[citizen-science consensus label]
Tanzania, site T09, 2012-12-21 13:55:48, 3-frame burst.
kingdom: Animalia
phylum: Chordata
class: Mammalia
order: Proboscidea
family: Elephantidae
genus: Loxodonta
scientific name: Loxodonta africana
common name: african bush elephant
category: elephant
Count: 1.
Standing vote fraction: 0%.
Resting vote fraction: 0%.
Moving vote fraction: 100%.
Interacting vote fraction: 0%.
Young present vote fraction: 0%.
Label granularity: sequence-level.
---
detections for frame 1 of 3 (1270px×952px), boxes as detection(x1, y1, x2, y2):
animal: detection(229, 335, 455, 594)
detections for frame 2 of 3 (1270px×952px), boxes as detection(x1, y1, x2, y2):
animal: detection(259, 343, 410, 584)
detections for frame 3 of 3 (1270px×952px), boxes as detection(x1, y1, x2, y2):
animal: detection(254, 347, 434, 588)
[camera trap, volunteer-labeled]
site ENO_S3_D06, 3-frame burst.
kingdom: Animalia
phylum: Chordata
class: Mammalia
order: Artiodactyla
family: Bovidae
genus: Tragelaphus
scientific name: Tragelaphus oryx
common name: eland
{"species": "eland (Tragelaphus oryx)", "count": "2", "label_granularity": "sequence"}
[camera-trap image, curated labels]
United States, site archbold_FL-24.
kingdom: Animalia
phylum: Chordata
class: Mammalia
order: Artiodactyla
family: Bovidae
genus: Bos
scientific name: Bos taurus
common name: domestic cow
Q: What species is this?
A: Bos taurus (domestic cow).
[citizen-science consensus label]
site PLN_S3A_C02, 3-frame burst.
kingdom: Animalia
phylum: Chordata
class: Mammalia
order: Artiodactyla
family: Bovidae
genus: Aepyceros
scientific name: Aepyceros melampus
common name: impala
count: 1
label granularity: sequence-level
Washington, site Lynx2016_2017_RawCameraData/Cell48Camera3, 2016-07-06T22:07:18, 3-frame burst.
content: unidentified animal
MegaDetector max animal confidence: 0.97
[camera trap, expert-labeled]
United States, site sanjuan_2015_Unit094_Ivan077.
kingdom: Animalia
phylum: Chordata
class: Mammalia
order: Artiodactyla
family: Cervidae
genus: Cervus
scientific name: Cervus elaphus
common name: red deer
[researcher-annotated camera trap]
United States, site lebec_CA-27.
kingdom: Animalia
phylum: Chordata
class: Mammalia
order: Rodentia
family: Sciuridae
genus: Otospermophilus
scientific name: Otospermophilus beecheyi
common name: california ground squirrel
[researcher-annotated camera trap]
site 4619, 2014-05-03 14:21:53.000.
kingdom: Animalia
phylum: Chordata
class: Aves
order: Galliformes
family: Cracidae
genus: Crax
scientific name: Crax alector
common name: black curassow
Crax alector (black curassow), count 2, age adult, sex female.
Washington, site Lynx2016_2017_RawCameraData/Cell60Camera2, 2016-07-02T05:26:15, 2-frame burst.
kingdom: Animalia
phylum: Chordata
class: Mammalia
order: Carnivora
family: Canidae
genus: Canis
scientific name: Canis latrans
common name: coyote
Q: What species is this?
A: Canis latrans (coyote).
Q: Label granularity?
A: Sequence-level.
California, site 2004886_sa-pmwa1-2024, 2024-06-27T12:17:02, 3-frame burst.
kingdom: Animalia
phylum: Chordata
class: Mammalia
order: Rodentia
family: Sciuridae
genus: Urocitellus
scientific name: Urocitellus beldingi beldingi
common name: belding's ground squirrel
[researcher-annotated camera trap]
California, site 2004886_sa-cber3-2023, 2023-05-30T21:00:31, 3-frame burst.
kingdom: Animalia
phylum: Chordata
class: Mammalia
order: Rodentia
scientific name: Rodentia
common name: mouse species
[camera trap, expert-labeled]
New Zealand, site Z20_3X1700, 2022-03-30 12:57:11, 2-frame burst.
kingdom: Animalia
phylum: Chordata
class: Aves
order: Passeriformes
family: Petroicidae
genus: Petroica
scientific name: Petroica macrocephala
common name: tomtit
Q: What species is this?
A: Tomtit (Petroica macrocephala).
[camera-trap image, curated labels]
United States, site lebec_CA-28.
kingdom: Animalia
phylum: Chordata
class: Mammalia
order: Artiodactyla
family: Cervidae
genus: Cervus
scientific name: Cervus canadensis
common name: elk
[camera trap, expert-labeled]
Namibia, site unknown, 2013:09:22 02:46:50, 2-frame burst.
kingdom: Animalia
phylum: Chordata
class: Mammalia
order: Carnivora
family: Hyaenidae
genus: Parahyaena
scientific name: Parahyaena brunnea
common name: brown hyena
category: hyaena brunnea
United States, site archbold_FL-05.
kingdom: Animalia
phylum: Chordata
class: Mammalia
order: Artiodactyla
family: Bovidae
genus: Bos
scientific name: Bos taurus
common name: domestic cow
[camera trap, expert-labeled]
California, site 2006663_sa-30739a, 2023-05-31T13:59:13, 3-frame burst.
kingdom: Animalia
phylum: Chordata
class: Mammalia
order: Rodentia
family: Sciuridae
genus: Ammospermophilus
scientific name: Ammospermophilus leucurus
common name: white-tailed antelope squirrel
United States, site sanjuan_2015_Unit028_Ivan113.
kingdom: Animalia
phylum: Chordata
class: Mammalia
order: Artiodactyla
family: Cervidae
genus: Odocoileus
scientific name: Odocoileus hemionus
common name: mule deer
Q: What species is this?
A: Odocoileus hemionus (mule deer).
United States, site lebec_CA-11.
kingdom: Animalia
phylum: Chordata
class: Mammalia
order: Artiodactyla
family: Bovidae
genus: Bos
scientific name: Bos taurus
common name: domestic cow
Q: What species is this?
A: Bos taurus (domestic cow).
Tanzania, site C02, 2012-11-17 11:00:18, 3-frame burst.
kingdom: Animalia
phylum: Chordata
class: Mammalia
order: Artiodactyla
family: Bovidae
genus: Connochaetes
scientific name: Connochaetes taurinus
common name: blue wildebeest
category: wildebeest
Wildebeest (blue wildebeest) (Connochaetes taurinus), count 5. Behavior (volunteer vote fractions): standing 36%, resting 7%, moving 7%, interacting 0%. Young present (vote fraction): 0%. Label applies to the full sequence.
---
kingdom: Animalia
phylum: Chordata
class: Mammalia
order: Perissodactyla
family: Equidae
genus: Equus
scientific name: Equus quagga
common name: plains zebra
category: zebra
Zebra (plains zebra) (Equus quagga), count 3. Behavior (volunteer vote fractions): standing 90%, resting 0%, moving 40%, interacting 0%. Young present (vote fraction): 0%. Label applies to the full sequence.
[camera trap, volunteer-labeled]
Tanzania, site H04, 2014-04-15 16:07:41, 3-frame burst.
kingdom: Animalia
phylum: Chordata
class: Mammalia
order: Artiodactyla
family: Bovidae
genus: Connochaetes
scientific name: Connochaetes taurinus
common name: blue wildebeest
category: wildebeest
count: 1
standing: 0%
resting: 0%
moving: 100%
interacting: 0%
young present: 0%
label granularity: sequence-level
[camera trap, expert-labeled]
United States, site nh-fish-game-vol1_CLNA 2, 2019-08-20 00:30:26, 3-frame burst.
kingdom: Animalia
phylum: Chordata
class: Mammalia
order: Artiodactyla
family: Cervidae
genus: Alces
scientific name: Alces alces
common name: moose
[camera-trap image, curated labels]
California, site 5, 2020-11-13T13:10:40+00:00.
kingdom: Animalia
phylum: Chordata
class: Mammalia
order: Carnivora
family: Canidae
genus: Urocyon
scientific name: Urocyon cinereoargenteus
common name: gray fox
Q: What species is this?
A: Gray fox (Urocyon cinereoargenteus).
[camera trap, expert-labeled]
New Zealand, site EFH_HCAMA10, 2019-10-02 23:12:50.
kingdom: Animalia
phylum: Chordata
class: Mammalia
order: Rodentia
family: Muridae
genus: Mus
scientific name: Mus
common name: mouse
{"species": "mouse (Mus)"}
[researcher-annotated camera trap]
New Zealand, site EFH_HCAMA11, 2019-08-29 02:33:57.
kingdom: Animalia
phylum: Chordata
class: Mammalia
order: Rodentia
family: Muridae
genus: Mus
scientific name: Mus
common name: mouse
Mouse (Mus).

= ASSIGNMENT =
Take exactly the lines from the one containing "scientific name: Otospermophilus beecheyi" through the one containing "scientific name: Crax alector" in the data above, and output them with nothing added.

= TASK ANSWER =
scientific name: Otospermophilus beecheyi
common name: california ground squirrel
[researcher-annotated camera trap]
site 4619, 2014-05-03 14:21:53.000.
kingdom: Animalia
phylum: Chordata
class: Aves
order: Galliformes
family: Cracidae
genus: Crax
scientific name: Crax alector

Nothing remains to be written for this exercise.